Despite the opening text explaining the plight of Johnny Gherkin, he quickly falls into the background of the game, which mostly follows the actions of Petra. Aside from one bit of dialogue, Johnny doesn’t really have much of a presence in the game at all. Instead, Petra is busy moving between a handful of locations on the game’s minimap in order to fill up the band stats—money, inspiration, tightness, “OK” and “Rad” songs, and fans. These are all represented numerically, sometimes in weird ways. For example, “inspiration” can be gained after earning enough money (by playing shows) to purchase an album. Listening to this album will cause your “inspiration” gauge to fill up to a number, which can then be essentially spent by writing songs on Petra’s guitar.
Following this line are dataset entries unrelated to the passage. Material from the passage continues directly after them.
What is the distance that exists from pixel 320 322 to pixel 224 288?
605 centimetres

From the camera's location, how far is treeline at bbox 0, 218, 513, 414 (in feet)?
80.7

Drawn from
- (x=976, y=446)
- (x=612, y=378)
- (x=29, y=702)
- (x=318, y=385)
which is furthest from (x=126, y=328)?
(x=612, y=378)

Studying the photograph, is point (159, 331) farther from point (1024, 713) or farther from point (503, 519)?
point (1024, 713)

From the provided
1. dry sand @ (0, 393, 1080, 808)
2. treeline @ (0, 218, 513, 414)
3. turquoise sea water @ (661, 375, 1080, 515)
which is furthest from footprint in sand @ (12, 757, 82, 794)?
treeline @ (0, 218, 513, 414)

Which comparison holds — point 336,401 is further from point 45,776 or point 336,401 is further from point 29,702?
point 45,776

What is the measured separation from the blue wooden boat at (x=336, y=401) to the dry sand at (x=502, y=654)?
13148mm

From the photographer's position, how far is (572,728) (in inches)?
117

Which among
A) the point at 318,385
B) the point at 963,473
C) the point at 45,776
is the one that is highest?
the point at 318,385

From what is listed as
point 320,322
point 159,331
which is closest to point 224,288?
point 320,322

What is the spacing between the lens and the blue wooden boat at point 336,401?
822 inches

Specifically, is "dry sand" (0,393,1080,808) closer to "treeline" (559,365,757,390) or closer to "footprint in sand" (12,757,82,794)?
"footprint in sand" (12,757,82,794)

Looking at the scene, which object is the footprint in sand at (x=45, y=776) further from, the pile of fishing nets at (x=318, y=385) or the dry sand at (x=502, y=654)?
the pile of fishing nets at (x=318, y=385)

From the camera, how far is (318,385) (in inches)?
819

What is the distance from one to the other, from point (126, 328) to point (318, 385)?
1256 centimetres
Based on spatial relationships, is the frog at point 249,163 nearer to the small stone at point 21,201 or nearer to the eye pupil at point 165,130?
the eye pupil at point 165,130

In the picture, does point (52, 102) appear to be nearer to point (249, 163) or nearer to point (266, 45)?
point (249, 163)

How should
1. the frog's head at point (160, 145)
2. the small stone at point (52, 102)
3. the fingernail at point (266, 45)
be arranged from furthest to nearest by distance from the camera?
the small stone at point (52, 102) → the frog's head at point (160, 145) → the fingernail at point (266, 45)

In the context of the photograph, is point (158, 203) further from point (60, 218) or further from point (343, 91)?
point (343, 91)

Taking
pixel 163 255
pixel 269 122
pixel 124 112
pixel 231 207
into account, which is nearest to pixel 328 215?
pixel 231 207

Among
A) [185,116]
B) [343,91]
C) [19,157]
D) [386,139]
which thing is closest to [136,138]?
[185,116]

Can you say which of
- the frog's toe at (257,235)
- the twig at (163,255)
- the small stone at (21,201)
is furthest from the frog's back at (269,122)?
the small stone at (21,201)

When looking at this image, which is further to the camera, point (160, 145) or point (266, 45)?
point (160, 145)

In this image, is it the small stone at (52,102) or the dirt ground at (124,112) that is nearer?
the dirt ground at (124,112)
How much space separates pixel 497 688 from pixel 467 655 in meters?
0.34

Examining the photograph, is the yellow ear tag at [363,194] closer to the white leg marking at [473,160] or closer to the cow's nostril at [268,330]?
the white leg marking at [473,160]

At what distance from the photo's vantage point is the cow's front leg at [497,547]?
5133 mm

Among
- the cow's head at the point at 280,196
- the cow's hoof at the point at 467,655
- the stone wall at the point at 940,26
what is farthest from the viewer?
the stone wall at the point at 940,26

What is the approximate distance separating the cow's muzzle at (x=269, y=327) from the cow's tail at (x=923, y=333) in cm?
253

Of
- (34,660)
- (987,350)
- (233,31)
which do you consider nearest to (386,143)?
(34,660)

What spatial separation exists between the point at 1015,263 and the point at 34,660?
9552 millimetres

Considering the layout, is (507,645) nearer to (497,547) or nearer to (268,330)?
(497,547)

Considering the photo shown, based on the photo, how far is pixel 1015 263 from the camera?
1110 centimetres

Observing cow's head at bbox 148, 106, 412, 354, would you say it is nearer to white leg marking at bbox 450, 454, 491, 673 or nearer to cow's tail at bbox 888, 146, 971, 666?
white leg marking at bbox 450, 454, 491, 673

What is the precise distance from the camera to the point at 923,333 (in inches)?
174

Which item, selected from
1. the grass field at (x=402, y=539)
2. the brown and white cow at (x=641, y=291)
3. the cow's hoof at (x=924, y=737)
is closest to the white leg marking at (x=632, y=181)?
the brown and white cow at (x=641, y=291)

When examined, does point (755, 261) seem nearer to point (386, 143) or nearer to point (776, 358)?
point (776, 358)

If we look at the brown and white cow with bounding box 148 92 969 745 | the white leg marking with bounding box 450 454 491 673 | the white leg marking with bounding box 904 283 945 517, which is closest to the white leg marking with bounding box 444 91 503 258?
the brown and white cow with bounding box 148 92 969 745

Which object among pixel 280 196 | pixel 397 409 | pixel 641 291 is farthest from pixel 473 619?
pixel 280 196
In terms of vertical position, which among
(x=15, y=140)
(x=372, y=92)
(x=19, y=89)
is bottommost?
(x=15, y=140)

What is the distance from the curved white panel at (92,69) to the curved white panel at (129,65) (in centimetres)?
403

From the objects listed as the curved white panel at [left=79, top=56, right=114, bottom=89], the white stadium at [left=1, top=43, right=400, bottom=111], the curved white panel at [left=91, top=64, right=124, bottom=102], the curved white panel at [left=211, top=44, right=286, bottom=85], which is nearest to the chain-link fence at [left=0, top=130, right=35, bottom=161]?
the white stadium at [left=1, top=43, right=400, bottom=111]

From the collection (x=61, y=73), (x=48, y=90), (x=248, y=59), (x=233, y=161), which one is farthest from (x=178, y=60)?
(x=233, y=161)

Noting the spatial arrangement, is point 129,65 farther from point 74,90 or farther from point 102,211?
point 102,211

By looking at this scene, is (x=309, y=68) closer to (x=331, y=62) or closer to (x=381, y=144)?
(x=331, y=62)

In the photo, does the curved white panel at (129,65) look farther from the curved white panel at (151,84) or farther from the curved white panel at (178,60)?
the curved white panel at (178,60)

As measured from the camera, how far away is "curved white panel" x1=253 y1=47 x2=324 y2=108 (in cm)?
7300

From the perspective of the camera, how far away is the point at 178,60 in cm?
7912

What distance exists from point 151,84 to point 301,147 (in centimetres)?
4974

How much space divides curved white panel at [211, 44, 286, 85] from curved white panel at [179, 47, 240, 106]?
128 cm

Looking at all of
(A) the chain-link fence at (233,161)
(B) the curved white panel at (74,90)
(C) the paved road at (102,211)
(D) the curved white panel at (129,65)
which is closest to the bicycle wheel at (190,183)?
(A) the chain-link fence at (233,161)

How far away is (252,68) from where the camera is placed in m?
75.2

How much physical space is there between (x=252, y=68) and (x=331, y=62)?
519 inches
Depending on how much inspiration you have and how lucky you are, you may be blessed with a “Rad” song, but more often than not you’ll end up writing an “OK” one. The “tightness” stat, which increases by practicing with your bandmates and decreases after playing shows, can be buffed by purchasing a cool jacket from the same shop you buy the inspiring album, the flyers you put up around town, and everything else.

Signed by ‘89 is very charming, but it’s not without its flaws. Primary among them is the stability of the build—the game nearly froze at various points, especially when I did anything outside of the browser window, such as change tabs. At one point, I hit Print Screen, causing the game to freeze indefinitely and forcing me to restart. This was an annoyance, since the game isn’t long enough to require a save function and isn’t short enough to not be kind of a pain to have to start all over again.

As for the length, there’s a degree to which Signed by ‘89 sets up a really dramatic, high-stakes premise (your friend is going to be sent to military school! To save them you’ll have to pull off the nigh-impossible!) and then isn’t really equipped to deliver on it. The map is very small, the game is very short, and the process for achieving the required 200 fans before enticing the record label rep to visit the venue is repetitive and offers very little adversity. I appreciate that this game was made for a jam and was likely subject to limited development time and manpower, but as it is it feels like playing a demo of a larger game. In it I spy the seeds of a greater adventure, one that maybe expands the map, throws more wrenches in the write song-practice-play show-repeat process, and involves the other three members of the band more intimately in the story.

All that said, I think Signed by ‘89 is a creative concept with a cool aesthetic made with an unusual tool. A modern game of this type might be made in something closer to RPGMaker, but I appreciate how much the nostalgic ‘80s aesthetic offered by PICO-8 matches the era-appropriate premise. I also enjoy the use of audio in a game that’s very much about music: there’s actually very little of it, save for the catchy little chiptune tidbits that beep through your speakers whenever music is being played. There’s a lot in Signed by ‘89 to find endearing, and while I think it’s limited in certain important respects, it hints at greater ambition for its developer that I hope will flourish in the near future.